Forse muta l’indirizzo della Cassazione sull’obbligazione del sostituito

Di Andrea Fedele -

(Corte di Cassazione, Sezione V civile, ordinanza interlocutoria, 7 dicembre 2018, n. 31742)

La Cassazione sembra aver percepito la sostanziale iniquità delle soluzioni cui perveniva il suo orientamento sul tema della pretesa coobbligazione solidale del sostituito.

L’ordinanza n. 31742/2018, depositata il 7 dicembre 2018, espone gli argomenti ed i precedenti giurisprudenziali (questi ultimi per verità tutti anteriori all’anno 2000, tranne Cass. 14138/2017, in tema di “scomputo”) che depongono per un mutamento di indirizzo e per l’insussistenza di un’obbligazione del sostituito nei confronti dell’ente impositore (o comunque di una sua soggezione alla pretesa del fisco), salva, naturalmente, l’ipotesi di cui all’art. 35 D.P.R. n. 602/1973.

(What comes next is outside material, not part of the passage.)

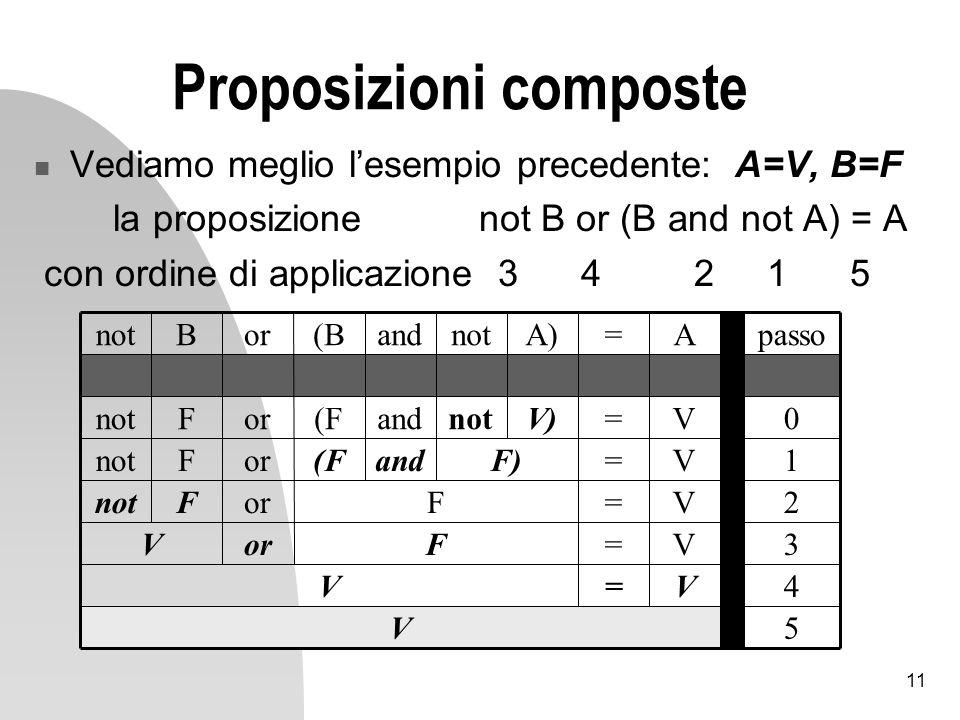 11 Proposizioni composte Vediamo meglio lesempio precedente: A=V, B=F la proposizione not B or (B and not A) = A con ordine di applicazione 3 4 2 1 5 5 4 3 2 1 0 passo V V=V V=ForV V=F Fnot V=F)and(ForFnot V=V)notand(ForFnot A=A)notand(BorBnot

Troverebbe così conferma la tesi per cui la qualità di soggetto passivo del tributo, cui si riferisce lo specifico indice di capacità contributiva, non implica necessariamente una sua obbligazione nei confronti del soggetto attivo, giacché il concorso alle pubbliche spese ben può realizzarsi tramite altre tipologie di effetti giuridici, come ritenute e/o obbligazioni di rivalsa (più complesso il problema della “traslazione”), che comunque evitano il rischio di irragionevoli “doppi” d’imposta.